◆ DATA ENTRIES ◆
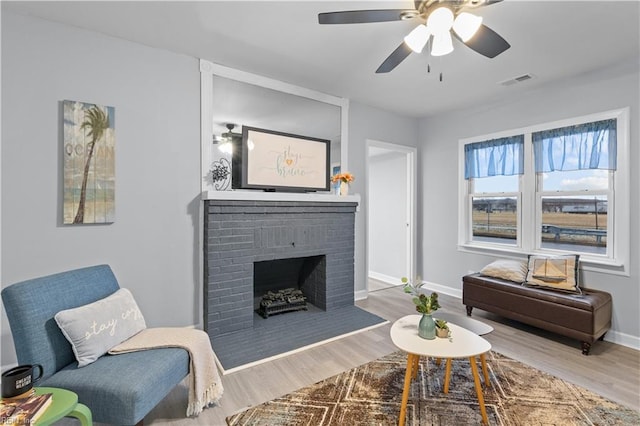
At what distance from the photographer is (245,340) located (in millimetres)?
2869

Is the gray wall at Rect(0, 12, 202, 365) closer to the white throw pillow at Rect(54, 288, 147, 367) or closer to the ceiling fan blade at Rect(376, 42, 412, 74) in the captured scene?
the white throw pillow at Rect(54, 288, 147, 367)

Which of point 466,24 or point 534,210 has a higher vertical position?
point 466,24

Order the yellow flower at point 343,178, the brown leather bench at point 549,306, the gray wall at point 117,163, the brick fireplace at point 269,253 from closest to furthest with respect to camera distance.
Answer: the gray wall at point 117,163 < the brown leather bench at point 549,306 < the brick fireplace at point 269,253 < the yellow flower at point 343,178

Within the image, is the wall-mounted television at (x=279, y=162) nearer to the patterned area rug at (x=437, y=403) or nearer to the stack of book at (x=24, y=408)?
the patterned area rug at (x=437, y=403)

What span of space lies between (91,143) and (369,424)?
2894 millimetres

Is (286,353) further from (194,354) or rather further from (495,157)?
(495,157)

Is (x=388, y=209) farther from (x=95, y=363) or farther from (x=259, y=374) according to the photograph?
(x=95, y=363)

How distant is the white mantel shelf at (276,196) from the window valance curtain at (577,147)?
2182 millimetres

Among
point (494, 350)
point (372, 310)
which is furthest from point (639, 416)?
point (372, 310)

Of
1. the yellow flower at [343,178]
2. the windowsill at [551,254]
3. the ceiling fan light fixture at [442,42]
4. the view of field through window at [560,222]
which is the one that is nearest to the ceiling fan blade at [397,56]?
the ceiling fan light fixture at [442,42]

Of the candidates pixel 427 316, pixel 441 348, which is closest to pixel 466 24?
pixel 427 316

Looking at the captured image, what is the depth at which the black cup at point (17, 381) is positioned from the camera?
1.35 meters

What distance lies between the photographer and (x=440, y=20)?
177cm

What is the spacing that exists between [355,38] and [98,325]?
273 cm
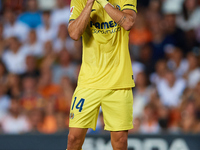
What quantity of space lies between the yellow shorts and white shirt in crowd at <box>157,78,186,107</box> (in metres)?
3.37

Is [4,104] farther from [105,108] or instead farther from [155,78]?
[105,108]

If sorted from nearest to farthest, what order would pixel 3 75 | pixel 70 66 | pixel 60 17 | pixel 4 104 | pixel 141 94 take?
pixel 141 94 < pixel 4 104 < pixel 70 66 < pixel 3 75 < pixel 60 17

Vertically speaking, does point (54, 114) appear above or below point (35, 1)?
below

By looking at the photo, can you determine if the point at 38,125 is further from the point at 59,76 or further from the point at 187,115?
the point at 187,115

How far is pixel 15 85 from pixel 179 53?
3.38m

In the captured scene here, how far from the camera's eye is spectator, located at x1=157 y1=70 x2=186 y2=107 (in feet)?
23.7

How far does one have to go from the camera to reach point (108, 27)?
395 cm

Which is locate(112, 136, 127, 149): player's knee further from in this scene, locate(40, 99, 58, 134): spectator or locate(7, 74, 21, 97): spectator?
locate(7, 74, 21, 97): spectator

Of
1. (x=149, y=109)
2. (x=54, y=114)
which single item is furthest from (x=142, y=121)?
(x=54, y=114)

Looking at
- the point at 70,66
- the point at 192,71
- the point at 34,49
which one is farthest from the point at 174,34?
the point at 34,49

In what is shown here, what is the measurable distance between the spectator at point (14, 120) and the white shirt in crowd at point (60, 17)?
2168 millimetres

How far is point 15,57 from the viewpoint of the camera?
8.41 meters

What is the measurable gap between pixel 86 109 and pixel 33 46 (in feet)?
15.8

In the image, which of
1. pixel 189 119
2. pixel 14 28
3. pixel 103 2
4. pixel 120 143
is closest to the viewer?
pixel 103 2
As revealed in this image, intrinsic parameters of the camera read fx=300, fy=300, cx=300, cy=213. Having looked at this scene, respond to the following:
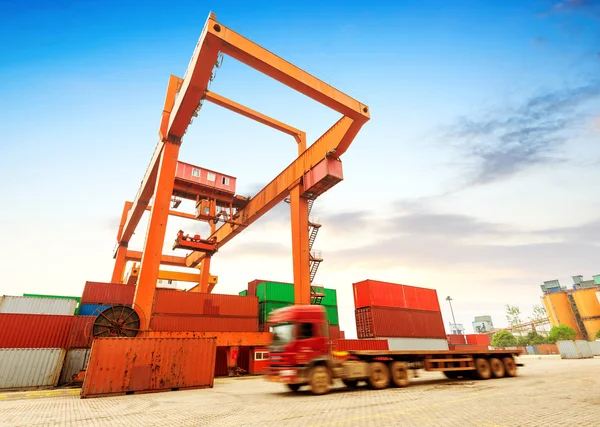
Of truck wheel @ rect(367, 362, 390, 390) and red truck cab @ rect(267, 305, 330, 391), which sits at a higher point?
red truck cab @ rect(267, 305, 330, 391)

◆ DO THIS ◆
Render every line of the rows above as a JSON list of strings, one string per line, leaving out blank lines and the picture lines.

◆ TASK RESULT ◆
[
  "At what distance from the photographer is (245,340) located (in millimetres)?",
  "2869",
  "Is the gray wall at Rect(0, 12, 202, 365) closer to the white throw pillow at Rect(54, 288, 147, 367) or closer to the ceiling fan blade at Rect(376, 42, 412, 74) in the captured scene?",
  "the white throw pillow at Rect(54, 288, 147, 367)",
  "Which of point 466,24 or point 534,210 has a higher vertical position?",
  "point 466,24",
  "Order the yellow flower at point 343,178, the brown leather bench at point 549,306, the gray wall at point 117,163, the brick fireplace at point 269,253 from closest to furthest with respect to camera distance.",
  "Answer: the gray wall at point 117,163 < the brown leather bench at point 549,306 < the brick fireplace at point 269,253 < the yellow flower at point 343,178",
  "Within the image, is the wall-mounted television at (x=279, y=162) nearer to the patterned area rug at (x=437, y=403) or nearer to the stack of book at (x=24, y=408)?",
  "the patterned area rug at (x=437, y=403)",
  "What span of space lies between (91,143) and (369,424)?",
  "2894 millimetres",
  "Is (286,353) further from (194,354) or rather further from (495,157)?",
  "(495,157)",
  "Is (x=388, y=209) farther from (x=95, y=363) or farther from (x=259, y=374) according to the photograph?",
  "(x=95, y=363)",
  "How distant is the white mantel shelf at (276,196) from the window valance curtain at (577,147)?",
  "2182 millimetres",
  "Among",
  "point (494, 350)",
  "point (372, 310)",
  "which is furthest from point (639, 416)?",
  "point (372, 310)",
  "Of",
  "1. the yellow flower at [343,178]",
  "2. the windowsill at [551,254]",
  "3. the ceiling fan light fixture at [442,42]",
  "4. the view of field through window at [560,222]",
  "which is the one that is nearest to the ceiling fan blade at [397,56]?",
  "the ceiling fan light fixture at [442,42]",
  "Of the candidates pixel 427 316, pixel 441 348, which is closest to pixel 466 24?",
  "pixel 427 316",
  "Looking at the captured image, what is the depth at which the black cup at point (17, 381) is positioned from the camera?",
  "1.35 meters",
  "What distance lies between the photographer and (x=440, y=20)?",
  "177cm",
  "What is the spacing that exists between [355,38] and [98,325]?",
  "273 cm",
  "What quantity of space lies between the yellow shorts and white shirt in crowd at <box>157,78,186,107</box> (in metres)?",
  "3.37",
  "Is [4,104] farther from [105,108] or instead farther from [155,78]?",
  "[105,108]",
  "If sorted from nearest to farthest, what order would pixel 3 75 | pixel 70 66 | pixel 60 17 | pixel 4 104 | pixel 141 94 take?",
  "pixel 141 94 < pixel 4 104 < pixel 70 66 < pixel 3 75 < pixel 60 17",
  "Vertically speaking, does point (54, 114) appear above or below point (35, 1)?",
  "below",
  "By looking at the photo, can you determine if the point at 38,125 is further from the point at 59,76 or further from the point at 187,115?",
  "the point at 187,115",
  "How far is pixel 15 85 from pixel 179 53?",
  "3.38m",
  "In the captured scene here, how far from the camera's eye is spectator, located at x1=157 y1=70 x2=186 y2=107 (in feet)?",
  "23.7",
  "How far does one have to go from the camera to reach point (108, 27)?",
  "395 cm",
  "Which is locate(112, 136, 127, 149): player's knee further from in this scene, locate(40, 99, 58, 134): spectator or locate(7, 74, 21, 97): spectator?",
  "locate(7, 74, 21, 97): spectator",
  "Of",
  "1. (x=149, y=109)",
  "2. (x=54, y=114)",
  "which single item is furthest from (x=142, y=121)?",
  "(x=54, y=114)",
  "Looking at",
  "- the point at 70,66",
  "- the point at 192,71",
  "- the point at 34,49",
  "which one is farthest from the point at 174,34?",
  "the point at 34,49",
  "In what is shown here, what is the measurable distance between the spectator at point (14, 120) and the white shirt in crowd at point (60, 17)?",
  "2168 millimetres",
  "How far is point 15,57 from the viewpoint of the camera?",
  "8.41 meters",
  "What is the measurable gap between pixel 86 109 and pixel 33 46 (in feet)?",
  "15.8",
  "In the image, which of",
  "1. pixel 189 119",
  "2. pixel 14 28",
  "3. pixel 103 2",
  "4. pixel 120 143",
  "is closest to the viewer?",
  "pixel 103 2",
  "As revealed in this image, intrinsic parameters of the camera read fx=300, fy=300, cx=300, cy=213. Having looked at this scene, respond to the following:",
  "Of truck wheel @ rect(367, 362, 390, 390) and red truck cab @ rect(267, 305, 330, 391), which sits at a higher point?",
  "red truck cab @ rect(267, 305, 330, 391)"
]